Some visualizers like kwic
allow to show only a certain base text,
this parameter controls which one.
Examples
In this example https://korpling.german.hu-berlin.de/annis3-snapshot/ is the base URL for the ANNIS user interface. When entering the URL
https://korpling.german.hu-berlin.de/annis3-snapshot/embeddedvis/grid?
embedded_ns=tei&
embedded_instance=&
embedded_salt=http%3A%2F%2Flocalhost%3A5713%2Fannis%2Fquery%2Fsearch%2Fsubgraph%3Fmatch%3Dtei%3A%3Asic%3A%3Asalt%3A%2FGUM%2FGUM_whow_languages%2F%2523sic_487%26left%3D5%26right%3D5&
embedded_interface=https://korpling.german.hu-berlin.de/annis3-snapshot/%23_q%3Dc2lj%26_c%3DR1VN%26cl%3D5%26cr%3D5%26s%3D10%26l%3D10%26m%3D12
the following web page is shown:
The namespace is "tei", the instance is the default one (empty name).
There is a dynamic URL to the REST web service running at localhost
(the service must be reachable by the web server, not the client)
and a back-link to the interface is given.
All parameters must be URL encoded (especially the ones that are URLs by theirself).
Instead of having only a subgraph with for a single match the following example shows a complete document:
https://korpling.german.hu-berlin.de/annis3-snapshot/embeddedvis/htmldoc?
embedded_instance=scriptorium2&
embedded_match=Abraham::norm::salt:/abraham.our.father/Abraham.XL93-94_merge/%23norm_15&
embedded_salt=http%3A%2F%2Flocalhost%3A5713%2Fannis%2Fquery%2Fgraph%2Fabraham.our.father%2FAbraham.XL93-94_merge%3Ffilternodeanno%3Dcb%2CAbraham%3A%3Anorm%2Cpb_xml_id%2Clb%2Chi_rend&
embedded_interface=https://korpling.german.hu-berlin.de/annis3-snapshot/scriptorium2%23_q%3Dbm9ybT0i4rKb4rKf4rKp4rKn4rKJIg%26_c%3DYWJyYWhhbS5vdXIuZmF0aGVy%26cl%3D5%26cr%3D5%26s%3D0%26l%3D10%26_seg%3Dd29yZA%26m%3D0&
embedded_base=word&
config=dipl
embedded_salt
refers to the graph function annis.service.QueryService.graph(...)
and this example uses the configuration from the "scriptorium2" instance.
The additional parameter config
is a mapping parameter of the htmldoc
visualizer.
Install backend and front-end on different servers
It is possible to install the service and the front-end on different servers.
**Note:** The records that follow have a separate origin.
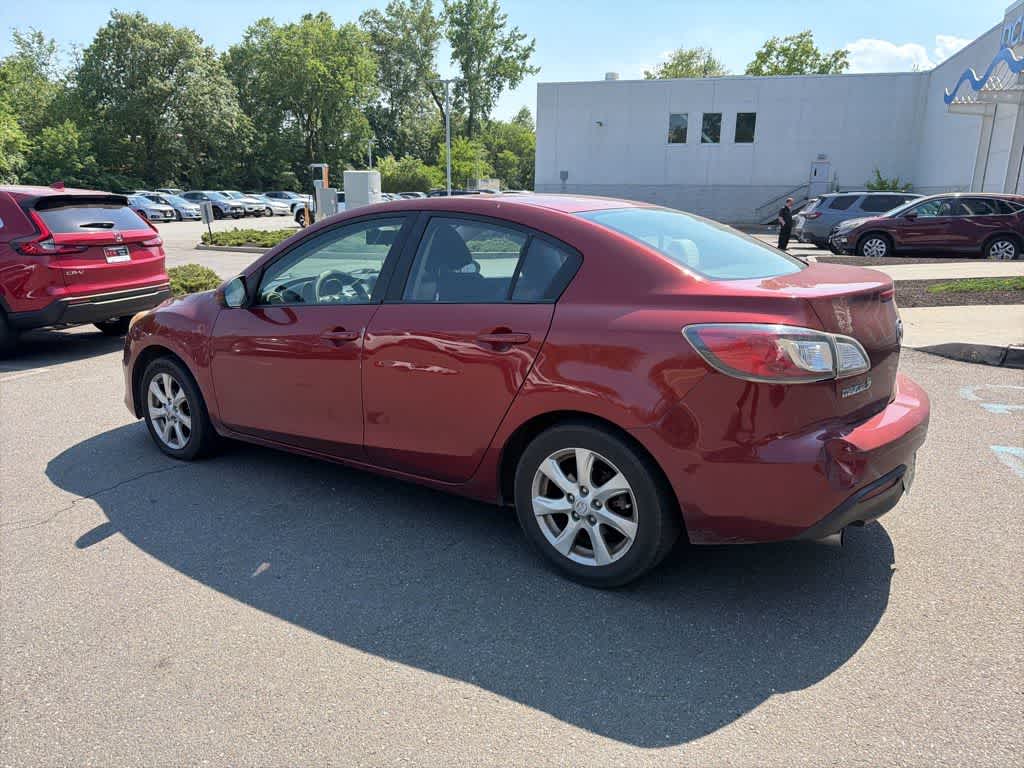 Thumbnail: 2010 Mazda Mazda3 - 8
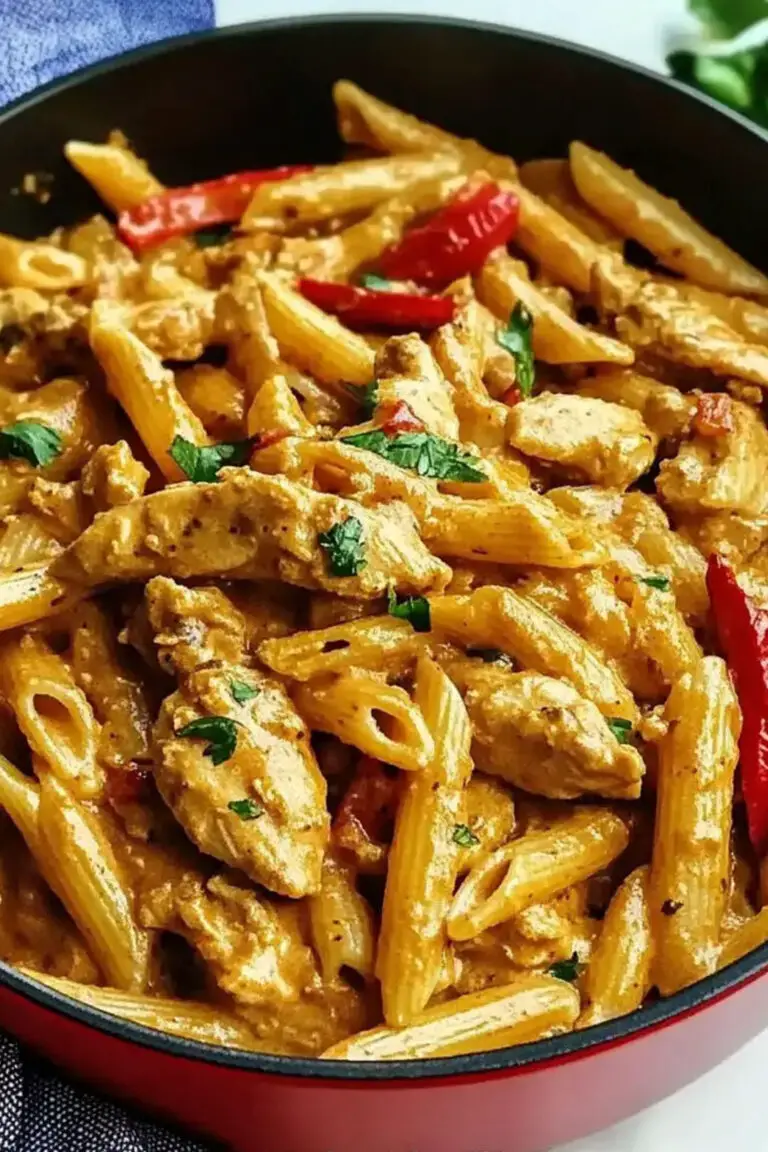 Recette Rasta Pasta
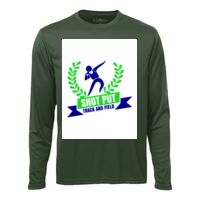 ACTIVE-WEAR LONG SLEEVE  Thumbnail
Per-default the ANNIS REST service is only listening to connections from localhost for security reasons. You should use a proxy server if you want to enable access from outside. E.g. the Apache configuration could look like this:
ProxyPass /annis3-service http://localhost:5711
<location /annis3-service>
SSLRequireSSL
</location>
If you your server is example.com
this configuration would result in the service URL https://example.com/annis3-service/v1/
The service is responsible for the authentication and authorization (see the user configuration for more information), thus the corpora are only accessible by the service if the user can provide the appropriate credentials. User names and passwords will be sent as clear text over the network. Thus you should always make sure to enforce encrypted SSL (HTTPS) connections for the public accessible service.
After you made the service available for other servers you have to configure the front-end to use this non-default service URL.
Change the file application.properties
and set the annis.webservice-url
to the right value:
annis.webservice-url=https://example.com/annis3-service/v1
If you want to secure your service even further you might want to setup a firewall in a way that only the server running the front-end is allowed to access the HTTP(S) port on the server running the backend service.